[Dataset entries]

● ● ● ●

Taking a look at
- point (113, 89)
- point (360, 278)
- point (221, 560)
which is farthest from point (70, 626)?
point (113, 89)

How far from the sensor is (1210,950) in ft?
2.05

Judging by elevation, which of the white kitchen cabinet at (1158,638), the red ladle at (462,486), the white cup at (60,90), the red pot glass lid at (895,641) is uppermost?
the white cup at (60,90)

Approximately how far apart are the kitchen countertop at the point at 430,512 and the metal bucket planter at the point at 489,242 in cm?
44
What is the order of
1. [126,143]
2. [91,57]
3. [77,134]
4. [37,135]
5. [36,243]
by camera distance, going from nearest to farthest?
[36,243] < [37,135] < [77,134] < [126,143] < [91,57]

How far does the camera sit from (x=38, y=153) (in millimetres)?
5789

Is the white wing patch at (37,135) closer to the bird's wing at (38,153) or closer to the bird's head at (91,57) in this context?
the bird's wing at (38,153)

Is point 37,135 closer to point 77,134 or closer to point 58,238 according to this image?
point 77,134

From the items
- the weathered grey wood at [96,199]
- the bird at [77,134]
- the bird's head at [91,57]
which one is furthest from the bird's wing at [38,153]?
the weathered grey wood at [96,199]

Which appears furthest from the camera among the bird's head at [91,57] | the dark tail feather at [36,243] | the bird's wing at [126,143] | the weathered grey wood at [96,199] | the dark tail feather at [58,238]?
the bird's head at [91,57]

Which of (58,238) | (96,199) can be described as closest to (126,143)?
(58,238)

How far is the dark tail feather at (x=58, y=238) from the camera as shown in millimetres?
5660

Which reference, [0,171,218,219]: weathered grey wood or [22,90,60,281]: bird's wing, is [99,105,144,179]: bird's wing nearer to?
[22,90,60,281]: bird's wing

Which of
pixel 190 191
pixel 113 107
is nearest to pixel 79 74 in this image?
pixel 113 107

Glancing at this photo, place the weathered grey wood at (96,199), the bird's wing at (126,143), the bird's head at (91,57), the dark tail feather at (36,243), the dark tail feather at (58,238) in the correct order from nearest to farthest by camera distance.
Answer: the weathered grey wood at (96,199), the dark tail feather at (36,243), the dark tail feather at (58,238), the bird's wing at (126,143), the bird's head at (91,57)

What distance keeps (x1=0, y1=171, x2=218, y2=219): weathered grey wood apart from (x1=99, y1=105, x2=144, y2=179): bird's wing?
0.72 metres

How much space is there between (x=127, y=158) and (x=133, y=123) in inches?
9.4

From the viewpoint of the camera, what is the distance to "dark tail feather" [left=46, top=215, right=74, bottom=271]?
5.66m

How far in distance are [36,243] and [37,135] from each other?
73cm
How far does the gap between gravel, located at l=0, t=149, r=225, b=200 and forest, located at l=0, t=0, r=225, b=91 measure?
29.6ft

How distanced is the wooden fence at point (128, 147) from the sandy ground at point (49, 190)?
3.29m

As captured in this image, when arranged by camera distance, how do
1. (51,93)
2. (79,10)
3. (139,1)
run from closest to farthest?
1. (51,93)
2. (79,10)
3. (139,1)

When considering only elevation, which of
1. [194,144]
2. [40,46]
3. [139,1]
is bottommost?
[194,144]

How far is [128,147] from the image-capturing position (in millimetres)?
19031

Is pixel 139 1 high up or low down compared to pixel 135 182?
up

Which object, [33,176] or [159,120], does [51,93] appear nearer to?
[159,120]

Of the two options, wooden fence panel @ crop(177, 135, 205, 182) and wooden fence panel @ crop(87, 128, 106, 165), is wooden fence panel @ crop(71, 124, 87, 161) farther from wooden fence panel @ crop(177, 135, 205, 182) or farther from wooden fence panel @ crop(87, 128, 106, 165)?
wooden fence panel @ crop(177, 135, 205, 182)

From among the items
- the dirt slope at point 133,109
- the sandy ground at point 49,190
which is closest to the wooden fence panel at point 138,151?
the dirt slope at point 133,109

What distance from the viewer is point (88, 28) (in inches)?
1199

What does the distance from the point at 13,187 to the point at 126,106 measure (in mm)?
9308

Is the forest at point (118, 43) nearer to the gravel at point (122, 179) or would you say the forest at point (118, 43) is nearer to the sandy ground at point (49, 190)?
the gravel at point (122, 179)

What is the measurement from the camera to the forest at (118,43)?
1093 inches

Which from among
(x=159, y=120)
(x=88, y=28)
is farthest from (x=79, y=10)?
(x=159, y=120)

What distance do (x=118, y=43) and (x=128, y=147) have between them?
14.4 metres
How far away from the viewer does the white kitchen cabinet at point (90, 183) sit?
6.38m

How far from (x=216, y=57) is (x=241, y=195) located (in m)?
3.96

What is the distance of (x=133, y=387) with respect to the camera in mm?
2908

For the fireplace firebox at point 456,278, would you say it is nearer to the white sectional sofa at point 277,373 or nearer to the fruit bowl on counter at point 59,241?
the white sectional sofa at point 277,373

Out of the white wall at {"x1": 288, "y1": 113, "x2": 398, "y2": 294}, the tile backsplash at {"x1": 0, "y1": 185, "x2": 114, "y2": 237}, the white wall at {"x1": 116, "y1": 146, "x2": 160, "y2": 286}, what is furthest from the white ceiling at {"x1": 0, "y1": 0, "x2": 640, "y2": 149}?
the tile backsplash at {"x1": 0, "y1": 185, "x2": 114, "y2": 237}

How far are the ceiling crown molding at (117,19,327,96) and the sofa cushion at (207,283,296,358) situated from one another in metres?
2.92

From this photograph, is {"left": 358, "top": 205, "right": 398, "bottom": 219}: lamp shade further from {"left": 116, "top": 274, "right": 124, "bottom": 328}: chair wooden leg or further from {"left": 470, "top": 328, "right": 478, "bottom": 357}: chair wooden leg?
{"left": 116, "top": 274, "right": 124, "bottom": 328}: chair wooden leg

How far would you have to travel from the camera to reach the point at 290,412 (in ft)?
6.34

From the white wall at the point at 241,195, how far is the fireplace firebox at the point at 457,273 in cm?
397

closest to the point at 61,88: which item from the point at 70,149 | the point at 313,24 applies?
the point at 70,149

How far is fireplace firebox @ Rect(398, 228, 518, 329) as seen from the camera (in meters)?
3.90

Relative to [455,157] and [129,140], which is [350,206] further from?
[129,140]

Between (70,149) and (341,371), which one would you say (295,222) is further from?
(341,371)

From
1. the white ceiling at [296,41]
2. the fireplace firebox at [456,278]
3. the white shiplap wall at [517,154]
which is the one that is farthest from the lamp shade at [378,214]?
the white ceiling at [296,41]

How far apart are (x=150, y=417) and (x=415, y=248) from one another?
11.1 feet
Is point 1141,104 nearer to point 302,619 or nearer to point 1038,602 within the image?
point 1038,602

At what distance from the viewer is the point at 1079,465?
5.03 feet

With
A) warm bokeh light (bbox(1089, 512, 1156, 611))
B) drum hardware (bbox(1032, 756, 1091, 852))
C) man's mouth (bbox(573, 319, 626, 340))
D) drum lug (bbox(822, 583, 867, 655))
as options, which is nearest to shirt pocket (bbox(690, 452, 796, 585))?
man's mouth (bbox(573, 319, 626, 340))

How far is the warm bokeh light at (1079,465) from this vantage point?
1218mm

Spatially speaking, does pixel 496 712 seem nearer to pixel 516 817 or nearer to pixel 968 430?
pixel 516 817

● ● ● ●

_Exercise instructions:_
Rewrite all of the records above, replacing "metal bucket planter" with "metal pail planter" and leaving everything else unchanged.

_Output for this exercise:_
Taking a look at
- point (113, 89)
- point (360, 278)
- point (221, 560)
which is farthest from point (70, 626)?
point (113, 89)

How far from the sensor is (1210,950) in ft?
2.05

Judging by elevation, which of the white kitchen cabinet at (1158,638), the red ladle at (462,486), the white cup at (60,90), the red pot glass lid at (895,641) is uppermost?
the white cup at (60,90)

Approximately how far apart are the kitchen countertop at the point at 430,512 and the metal pail planter at the point at 489,242 in cm?
44
What is the order of
1. [126,143]
2. [91,57]
3. [77,134]
4. [37,135]
5. [36,243]
by camera distance, going from nearest to farthest?
[36,243] < [37,135] < [77,134] < [126,143] < [91,57]

How far does the camera sit from (x=38, y=153) (in millimetres)?
5789

Is the white wing patch at (37,135) closer to the bird's wing at (38,153) or closer to the bird's head at (91,57) in this context?
the bird's wing at (38,153)

Is point 37,135 closer to point 77,134 or closer to point 58,238 according to this image?
point 77,134

From the items
- the weathered grey wood at [96,199]
- the bird at [77,134]
- the bird's head at [91,57]
which one is furthest from the bird's wing at [38,153]?
the weathered grey wood at [96,199]

Which appears furthest from the camera among the bird's head at [91,57] | the dark tail feather at [36,243] | the bird's wing at [126,143] | the weathered grey wood at [96,199] | the dark tail feather at [58,238]?
the bird's head at [91,57]

Which of (58,238) | (96,199) can be described as closest to (126,143)?
(58,238)

How far is the dark tail feather at (x=58, y=238) from the camera as shown in millimetres?
5660

Which reference, [0,171,218,219]: weathered grey wood or [22,90,60,281]: bird's wing, is [99,105,144,179]: bird's wing nearer to?
[22,90,60,281]: bird's wing

Which of
pixel 190 191
pixel 113 107
is nearest to pixel 79 74 in this image?
pixel 113 107

Glancing at this photo, place the weathered grey wood at (96,199), the bird's wing at (126,143), the bird's head at (91,57), the dark tail feather at (36,243), the dark tail feather at (58,238) in the correct order from nearest to farthest by camera distance.
Answer: the weathered grey wood at (96,199), the dark tail feather at (36,243), the dark tail feather at (58,238), the bird's wing at (126,143), the bird's head at (91,57)

What distance keeps (x1=0, y1=171, x2=218, y2=219): weathered grey wood apart from (x1=99, y1=105, x2=144, y2=179): bird's wing?
0.72 metres

How much space is there between (x=127, y=158) and (x=133, y=123) in inches?
9.4

From the viewpoint of the camera, what is the distance to "dark tail feather" [left=46, top=215, right=74, bottom=271]?
5.66m

How far in distance are [36,243] and [37,135] from each other?
73cm
How far does the gap between gravel, located at l=0, t=149, r=225, b=200 and forest, located at l=0, t=0, r=225, b=91 measure?
29.6ft

How distanced is the wooden fence at point (128, 147) from the sandy ground at point (49, 190)?
3.29m

As captured in this image, when arranged by camera distance, how do
1. (51,93)
2. (79,10)
3. (139,1)
run from closest to farthest?
1. (51,93)
2. (79,10)
3. (139,1)

When considering only elevation, which of
1. [194,144]
2. [40,46]
3. [139,1]
is bottommost?
[194,144]

How far is [128,147] from the image-capturing position (in millimetres)?
19031

Is pixel 139 1 high up or low down compared to pixel 135 182?
up

Which object, [33,176] or [159,120], does [51,93] appear nearer to?
[159,120]

Of the two options, wooden fence panel @ crop(177, 135, 205, 182) and wooden fence panel @ crop(87, 128, 106, 165), is wooden fence panel @ crop(71, 124, 87, 161) farther from wooden fence panel @ crop(177, 135, 205, 182) or farther from wooden fence panel @ crop(87, 128, 106, 165)?
wooden fence panel @ crop(177, 135, 205, 182)

From among the items
- the dirt slope at point 133,109
- the sandy ground at point 49,190
which is closest to the wooden fence panel at point 138,151?
the dirt slope at point 133,109

What distance from the viewer is point (88, 28) (in inches)?
1199

What does the distance from the point at 13,187 to the point at 126,106 measure (in mm)?
9308

Is the forest at point (118, 43) nearer to the gravel at point (122, 179) or would you say the forest at point (118, 43) is nearer to the sandy ground at point (49, 190)?
the gravel at point (122, 179)

What is the measurement from the camera to the forest at (118,43)?
1093 inches

Which from among
(x=159, y=120)
(x=88, y=28)
is farthest from (x=79, y=10)?
(x=159, y=120)

What distance do (x=118, y=43) and (x=128, y=147) have between them?
14.4 metres
How far away from the viewer does the white kitchen cabinet at point (90, 183) sit?
6.38m

How far from (x=216, y=57) is (x=241, y=195) located (in m)?
3.96

What is the distance of (x=133, y=387) with respect to the camera in mm?
2908

For the fireplace firebox at point 456,278, would you say it is nearer to the white sectional sofa at point 277,373 or nearer to the fruit bowl on counter at point 59,241?
the white sectional sofa at point 277,373

Out of the white wall at {"x1": 288, "y1": 113, "x2": 398, "y2": 294}, the tile backsplash at {"x1": 0, "y1": 185, "x2": 114, "y2": 237}, the white wall at {"x1": 116, "y1": 146, "x2": 160, "y2": 286}, what is furthest from the white ceiling at {"x1": 0, "y1": 0, "x2": 640, "y2": 149}?
the tile backsplash at {"x1": 0, "y1": 185, "x2": 114, "y2": 237}

How far are the ceiling crown molding at (117,19,327,96) and the sofa cushion at (207,283,296,358) situated from one another in metres?
2.92

From this photograph, is {"left": 358, "top": 205, "right": 398, "bottom": 219}: lamp shade further from {"left": 116, "top": 274, "right": 124, "bottom": 328}: chair wooden leg or further from {"left": 470, "top": 328, "right": 478, "bottom": 357}: chair wooden leg?
{"left": 116, "top": 274, "right": 124, "bottom": 328}: chair wooden leg

How far would you have to travel from the camera to reach the point at 290,412 (in ft)?
6.34

From the white wall at the point at 241,195, how far is the fireplace firebox at the point at 457,273 in cm?
397

closest to the point at 61,88: which item from the point at 70,149 | the point at 313,24 applies?
the point at 70,149

How far is fireplace firebox @ Rect(398, 228, 518, 329) as seen from the camera (in meters)?
3.90

Relative to [455,157] and [129,140], which is [350,206] further from?
[129,140]

Between (70,149) and (341,371), which one would you say (295,222) is further from?
(341,371)

From
1. the white ceiling at [296,41]
2. the fireplace firebox at [456,278]
3. the white shiplap wall at [517,154]
which is the one that is farthest from the lamp shade at [378,214]?
the white ceiling at [296,41]

How far apart are (x=150, y=417) and (x=415, y=248) from one another?
11.1 feet
Is point 1141,104 nearer to point 302,619 or nearer to point 1038,602 within the image?
point 1038,602

At what distance from the viewer is the point at 1079,465?
5.03 feet

With
A) warm bokeh light (bbox(1089, 512, 1156, 611))
B) drum hardware (bbox(1032, 756, 1091, 852))
C) man's mouth (bbox(573, 319, 626, 340))
D) drum lug (bbox(822, 583, 867, 655))
as options, which is nearest to shirt pocket (bbox(690, 452, 796, 585))?
man's mouth (bbox(573, 319, 626, 340))

How far is the warm bokeh light at (1079,465) from this vantage point?
1218mm

Spatially speaking, does pixel 496 712 seem nearer to pixel 516 817 or nearer to pixel 968 430?
pixel 516 817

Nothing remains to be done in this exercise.